Le crédit à la clientèle était courant.
Pour son réassort, Mademoiselle Renée Albert faisait appel aux établissements Juré, grossiste à Meulan pour l’épicerie, Martin, pour le beurre en plaquette et différents fromages, Tafforeau, pour les bonbons, Olida, pour la charcuterie, Dubonnet, pour les apéritifs. Pour les fruits et légumes, elle descendait, une fois par semaine aux Halles de Paris, avec M. Vedel, qui tenait la boutique du 141 et qui possédait un véhicule. Durant son absence, la buvette épicerie restait ouverte et c’est sa belle sœur qui venait la remplacer.
Pour le vin, elle se le faisait livrer en tonneaux par la maison Alric. Les livreurs accédaient à la réserve en passant par l’impasse des Hutins et pour éviter toute fatigue roulaient les fûts sur le chemin. Venait ensuite la corvée de la mise en bouteilles et Renée Albert mettait son frère à contribution.
La clientèle était composée d’habitués comme les passeurs du bac ou Émile Prud’homme et son beau frère, Tony Murena, lui aussi accordéoniste.
Les commerçants du quartier allaient, aussi, souvent sur l’heure de midi, prendre un apéritif, tout comme les équipes du Port Marron. Le matin ou en début d’après midi, elles stoppaient devant la devanture, descendaient de leur vélo et allaient se rincer la gorge avec un café arrosé.

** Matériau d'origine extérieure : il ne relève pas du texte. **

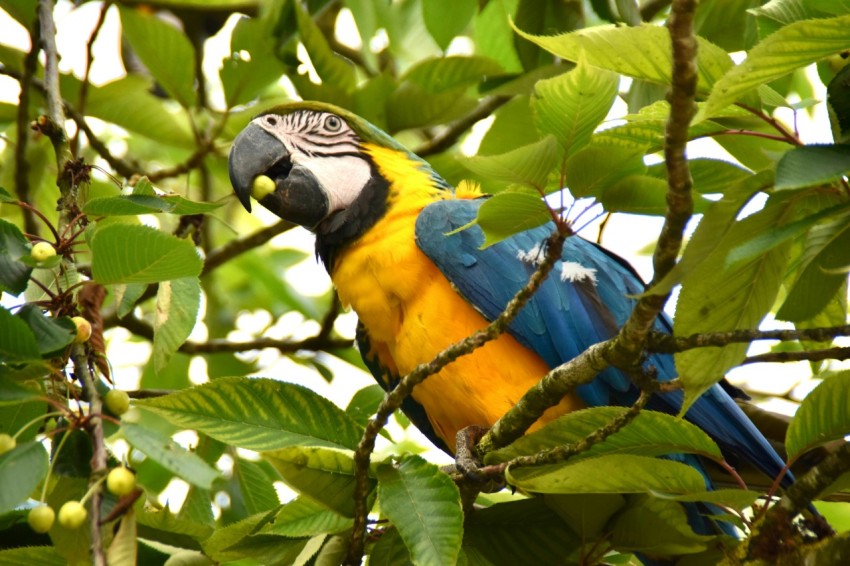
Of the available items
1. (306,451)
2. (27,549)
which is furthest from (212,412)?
(27,549)

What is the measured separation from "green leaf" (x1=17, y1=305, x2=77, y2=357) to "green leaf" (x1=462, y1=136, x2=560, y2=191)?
2.10 feet

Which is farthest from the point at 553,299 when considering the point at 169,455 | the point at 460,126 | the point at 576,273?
the point at 169,455

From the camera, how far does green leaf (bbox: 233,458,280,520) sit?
7.55ft

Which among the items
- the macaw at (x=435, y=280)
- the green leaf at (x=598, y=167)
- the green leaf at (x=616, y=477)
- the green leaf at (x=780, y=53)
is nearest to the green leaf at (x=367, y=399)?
the macaw at (x=435, y=280)

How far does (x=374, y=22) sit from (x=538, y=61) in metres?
0.48

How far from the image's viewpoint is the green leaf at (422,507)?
59.7 inches

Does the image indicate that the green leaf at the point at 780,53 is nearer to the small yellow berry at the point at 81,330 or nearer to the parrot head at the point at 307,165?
the small yellow berry at the point at 81,330

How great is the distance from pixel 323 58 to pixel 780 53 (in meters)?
1.81

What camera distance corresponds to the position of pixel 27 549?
180 cm

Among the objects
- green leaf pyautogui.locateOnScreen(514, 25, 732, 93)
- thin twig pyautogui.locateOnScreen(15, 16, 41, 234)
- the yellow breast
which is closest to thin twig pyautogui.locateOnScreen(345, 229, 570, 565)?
green leaf pyautogui.locateOnScreen(514, 25, 732, 93)

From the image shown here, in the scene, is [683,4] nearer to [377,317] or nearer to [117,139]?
[377,317]

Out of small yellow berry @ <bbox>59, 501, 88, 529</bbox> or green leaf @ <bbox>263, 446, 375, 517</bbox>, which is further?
green leaf @ <bbox>263, 446, 375, 517</bbox>

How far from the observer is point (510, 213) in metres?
1.48

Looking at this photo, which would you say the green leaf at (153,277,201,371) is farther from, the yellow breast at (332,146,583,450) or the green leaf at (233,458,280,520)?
→ the yellow breast at (332,146,583,450)
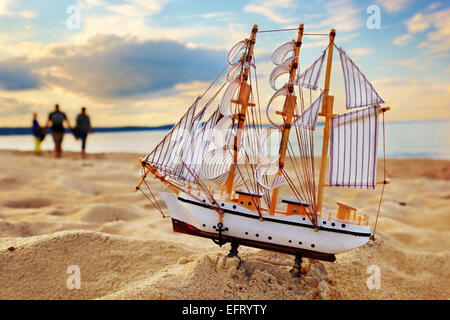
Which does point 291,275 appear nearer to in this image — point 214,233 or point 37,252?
point 214,233

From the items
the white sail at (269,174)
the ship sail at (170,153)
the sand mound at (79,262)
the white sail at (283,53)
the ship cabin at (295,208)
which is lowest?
the sand mound at (79,262)

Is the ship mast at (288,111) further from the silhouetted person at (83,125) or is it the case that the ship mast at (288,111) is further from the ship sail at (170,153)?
the silhouetted person at (83,125)

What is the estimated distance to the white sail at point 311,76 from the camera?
159 inches

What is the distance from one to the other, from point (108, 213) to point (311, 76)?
16.7ft

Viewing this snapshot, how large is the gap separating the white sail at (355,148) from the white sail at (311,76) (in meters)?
0.49

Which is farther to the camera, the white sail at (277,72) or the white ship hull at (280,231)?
the white sail at (277,72)

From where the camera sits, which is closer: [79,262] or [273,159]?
[273,159]

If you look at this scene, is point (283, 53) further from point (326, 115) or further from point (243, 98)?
point (326, 115)

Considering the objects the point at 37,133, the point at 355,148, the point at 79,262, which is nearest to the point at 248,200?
the point at 355,148

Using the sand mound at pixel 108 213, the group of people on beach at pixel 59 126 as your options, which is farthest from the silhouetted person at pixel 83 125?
the sand mound at pixel 108 213

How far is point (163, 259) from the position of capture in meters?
4.86

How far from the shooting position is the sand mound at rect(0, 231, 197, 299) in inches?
168
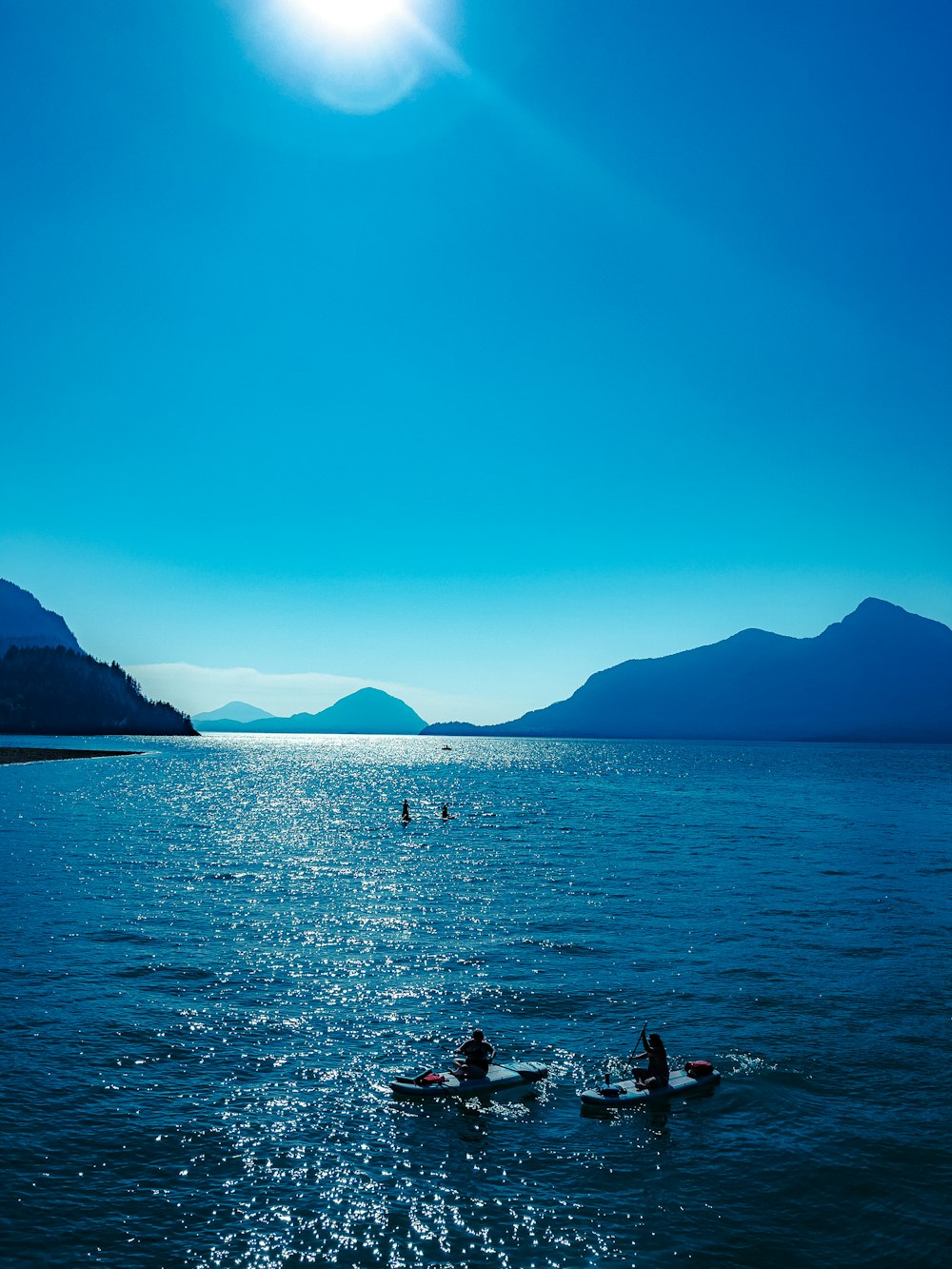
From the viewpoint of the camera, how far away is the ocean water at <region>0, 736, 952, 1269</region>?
17641 mm

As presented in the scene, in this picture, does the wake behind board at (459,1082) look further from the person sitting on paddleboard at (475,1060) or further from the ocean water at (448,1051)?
the ocean water at (448,1051)

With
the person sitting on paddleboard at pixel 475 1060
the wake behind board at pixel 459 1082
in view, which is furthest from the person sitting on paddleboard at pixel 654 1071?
the person sitting on paddleboard at pixel 475 1060

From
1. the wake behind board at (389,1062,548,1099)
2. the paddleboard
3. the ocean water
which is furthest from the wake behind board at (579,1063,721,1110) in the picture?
the wake behind board at (389,1062,548,1099)

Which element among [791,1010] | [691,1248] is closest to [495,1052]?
[691,1248]

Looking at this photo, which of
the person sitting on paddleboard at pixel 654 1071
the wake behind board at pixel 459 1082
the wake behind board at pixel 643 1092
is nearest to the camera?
the wake behind board at pixel 643 1092

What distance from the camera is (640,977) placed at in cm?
3512

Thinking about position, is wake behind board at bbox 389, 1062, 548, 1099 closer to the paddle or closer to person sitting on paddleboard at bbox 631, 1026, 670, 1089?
the paddle

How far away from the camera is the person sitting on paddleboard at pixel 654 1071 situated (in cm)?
2377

Les jours d’enterrement, les hommes abandonnaient leur femme au pied de l’église et s’en allaient à la buvette. Les soirs de cinéma, la foule se massait à l’intérieur et la boutique bruissait de mille commentaires, Nénette Albert devait attendre la fin de l’entracte pour installer les volets et terminer sa journée.
Le dimanche, on pouvait jouer aux cartes, derrière, dans la salle à manger.
Renée Albert, Nénée - Nénette, est morte dans sa boutique, un jour de fermeture en 1956 ou 1957. (pas de date précise connue par la famille) Sa sœur Fernande, le temps de trouver un repreneur, a assuré la transition.
Le repreneur a continué les activités, épicerie-buvette, ainsi que fruiterie. (nom inconnu) pendant un certain temps.